Context: Alzheimer disease (AD) is characterized neuropathologically by the presence of amyloid beta-peptide (Abeta)-containing plaques and neurofibrillary tangles composed of abnormal tau protein. Considerable controversy exists as to whether the extent of accumulation of Abeta correlates with dementia and whether Abeta alterations precede or follow changes in tau.
Objectives: To determine whether accumulation of Abeta correlates with the earliest signs of cognitive deterioration and to define the relationship between Abeta accumulation and early tau changes.
Design, setting, and patients: Postmortem cross-sectional study of 79 nursing home residents with Clinical Dementia Rating (CDR) scale scores of 0.0 to 5.0 who died between 1986 and 1997, comparing the levels of Abeta variants in the cortices of the subjects with no (CDR score, 0.0 [n = 16]), questionable (CDR score, 0.5 [n = 11]), mild (CDR score, 1.0 [n = 22]), moderate (CDR score, 2.0 [n = 15]), or severe (CDR score, 4.0 or 5.0 [n = 15]) dementia.

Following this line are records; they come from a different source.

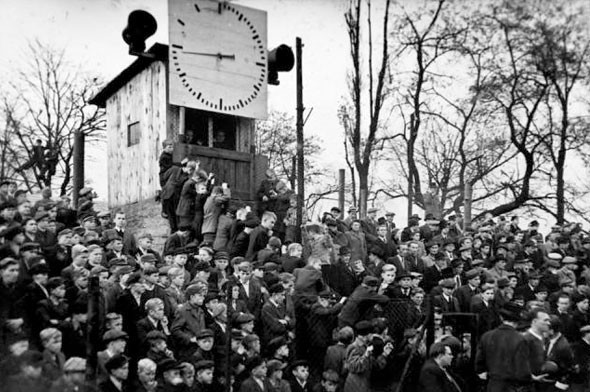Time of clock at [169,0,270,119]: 2:44
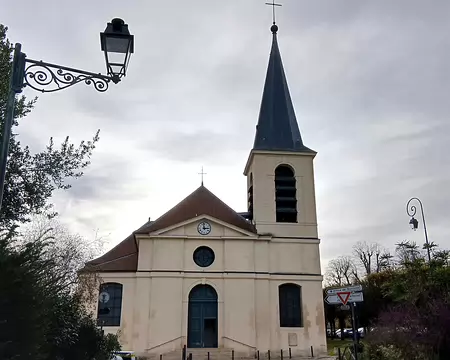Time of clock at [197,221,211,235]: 2:58
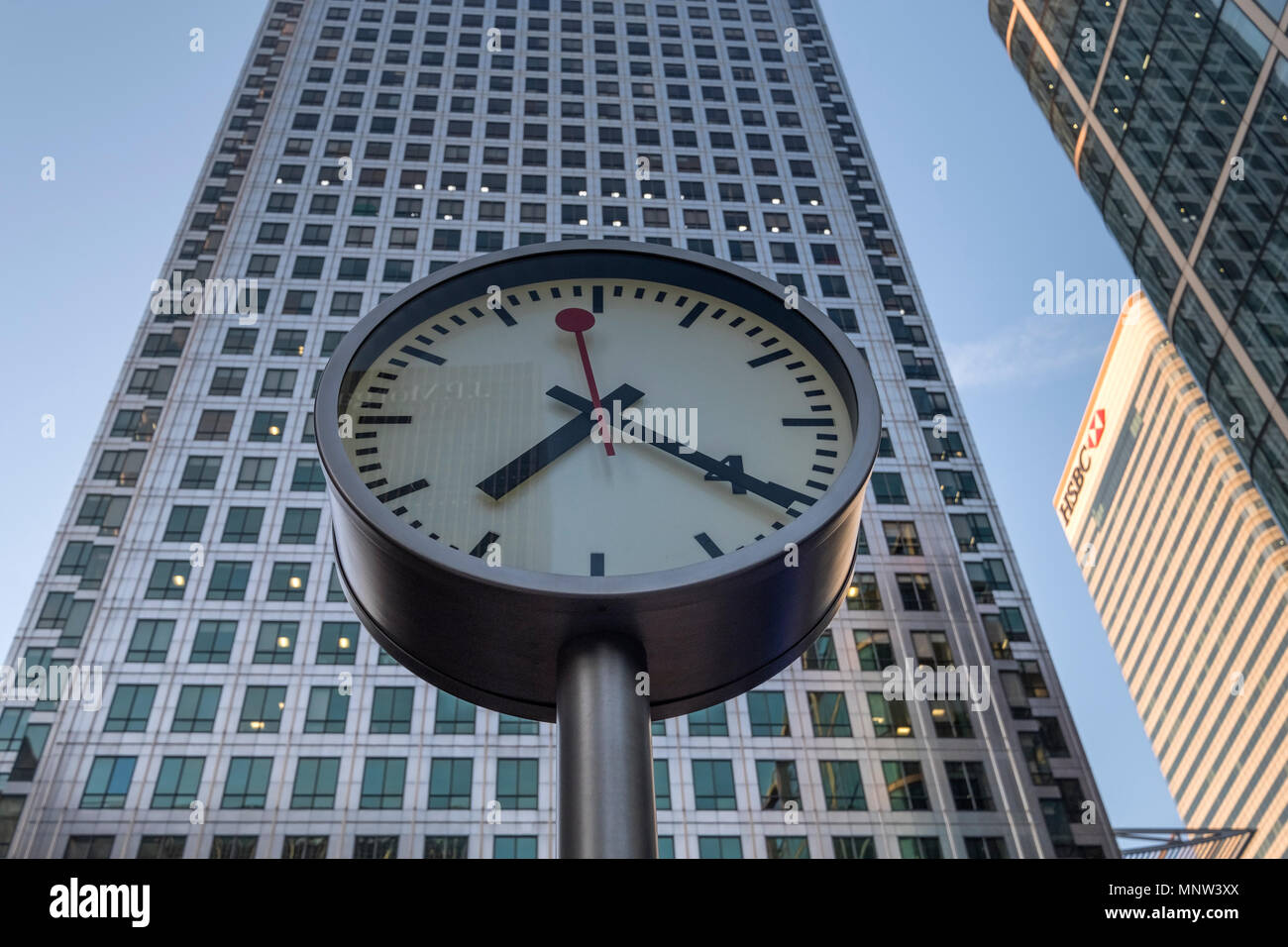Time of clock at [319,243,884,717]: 7:19
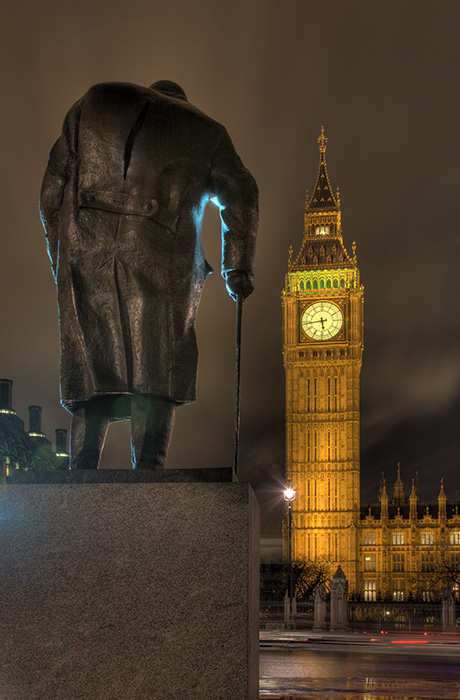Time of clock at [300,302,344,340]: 5:43
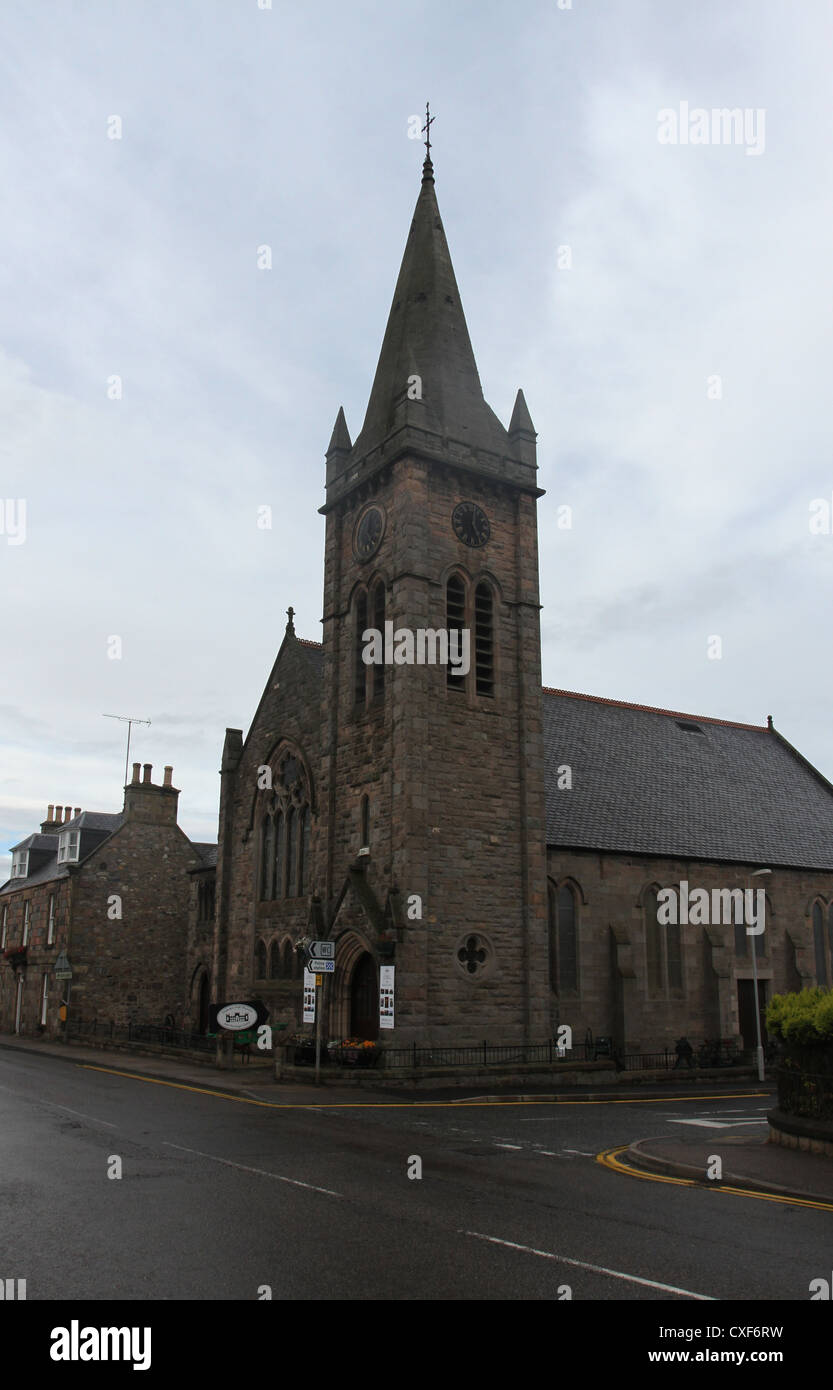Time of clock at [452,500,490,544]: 5:01
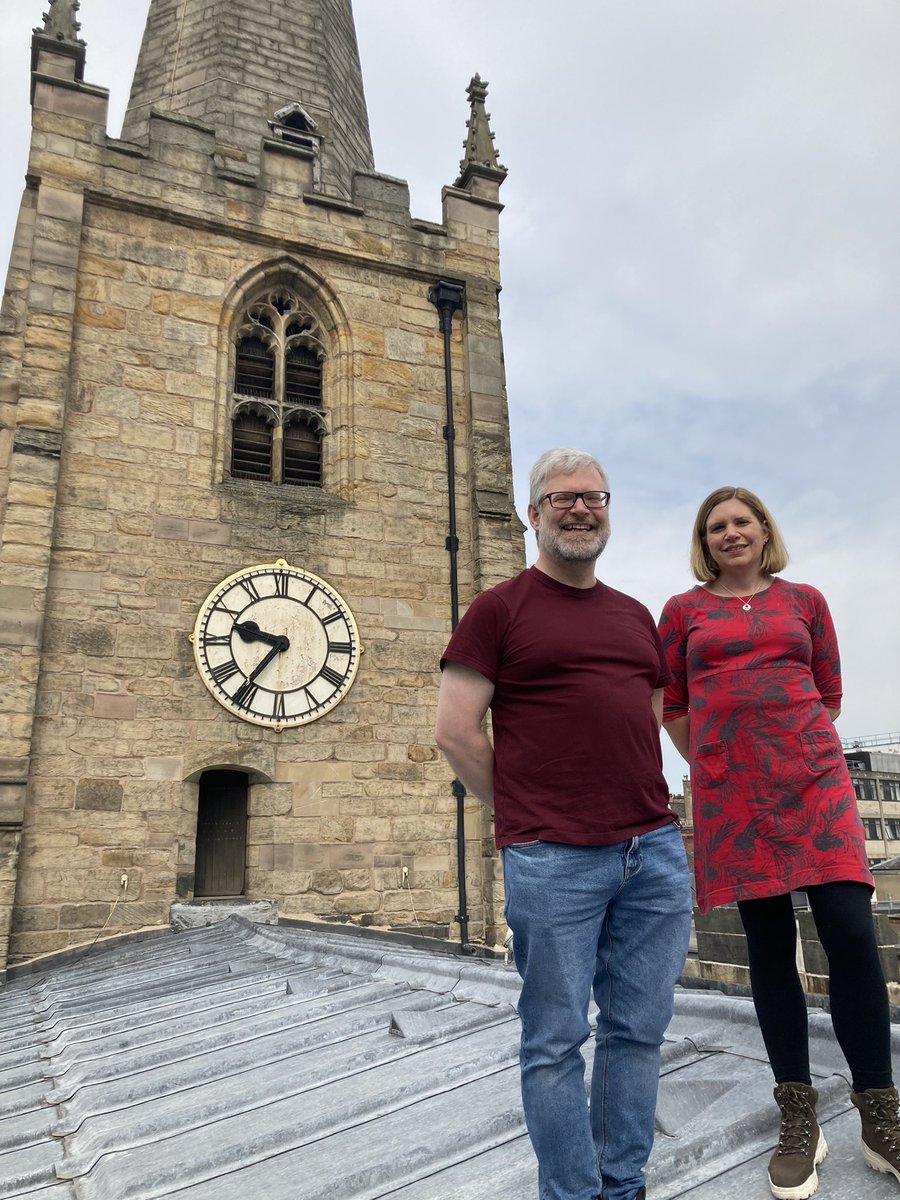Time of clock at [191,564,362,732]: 9:36
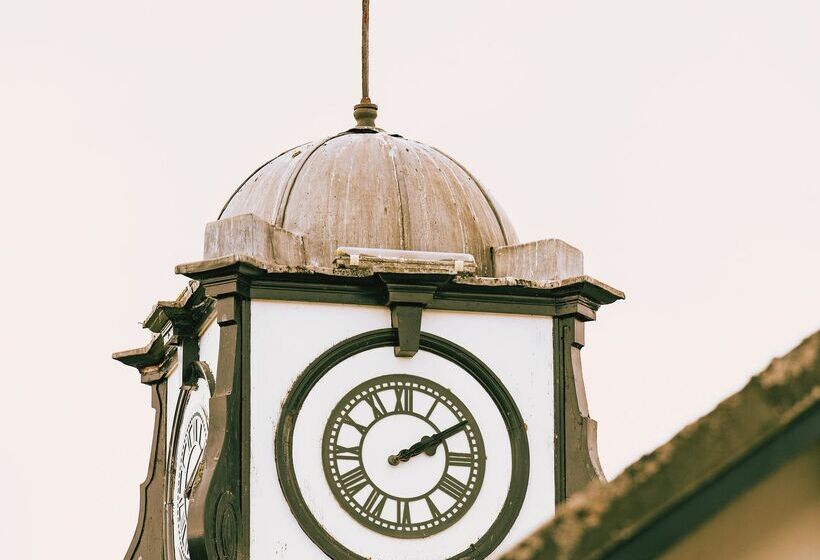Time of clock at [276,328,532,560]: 2:09
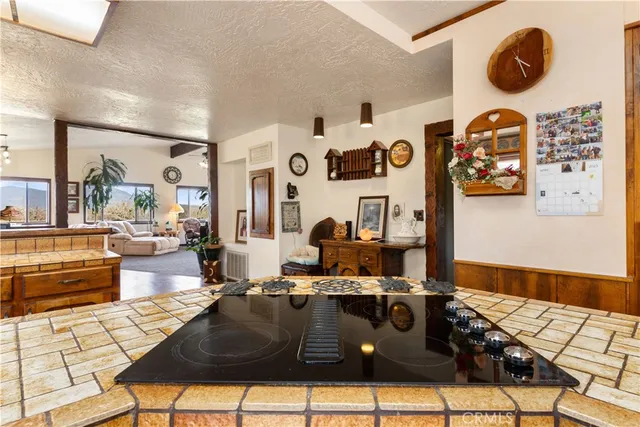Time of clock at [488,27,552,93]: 4:26
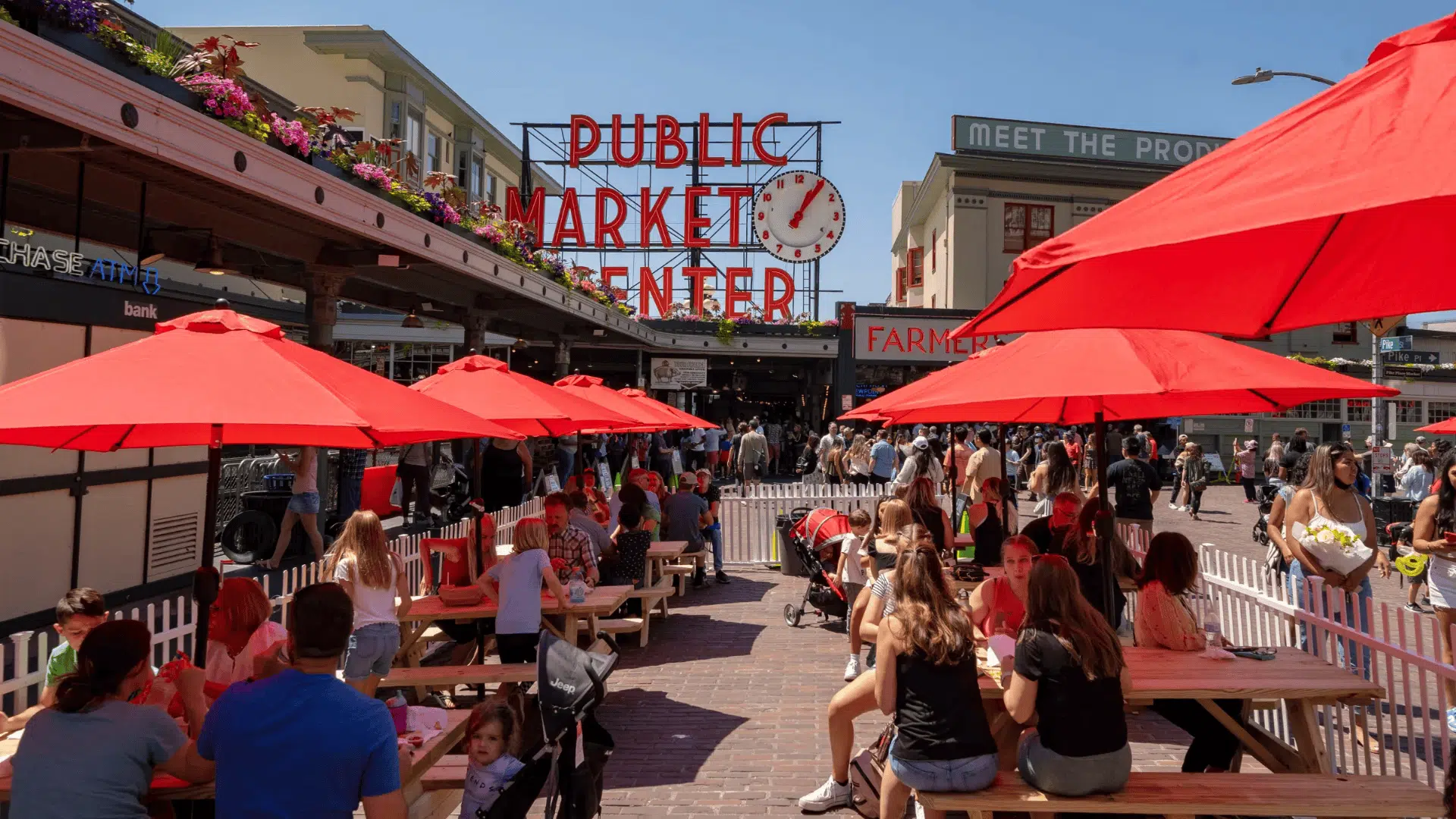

Main outcome measures: Levels of total Abeta peptides with intact or truncated amino termini and ending in either amino acid 40 (A(beta)x-40) or 42 (A(beta)x-42) in 5 neocortical brain regions as well as levels of tau protein undergoing early conformational changes in frontal cortex, as a function of CDR score.
Results: The levels of both A(beta)x-40 and A(beta)x-42 were elevated even in cases classified as having questionable dementia (CDR score = 0.5), and increases of both peptides correlated with progression of dementia. Levels of the more fibril-prone A(beta)x-42 peptide were higher than those of A(beta)x-40 in nondemented cases and remained higher throughout progression of disease in all regions examined. Finally, increases in A(beta)x-40 and A(beta)x-42 precede significant tau pathology at least in the frontal cortex, an area chosen for examination because of the absence of neuritic changes in the absence of disease.
Conclusions: In this study, levels of total A(beta)x-40 and A(beta)x-42 were elevated early in dementia and levels of both peptides were strongly correlated with cognitive decline. Of particular interest, in the frontal cortex, Abeta was elevated before the occurrence of significant tau pathology. These results support an important role for Abeta in mediating initial pathogenic events in AD dementia and suggest that treatment strategies targeting the formation, accumulation, or cytotoxic effects of Abeta should be pursued.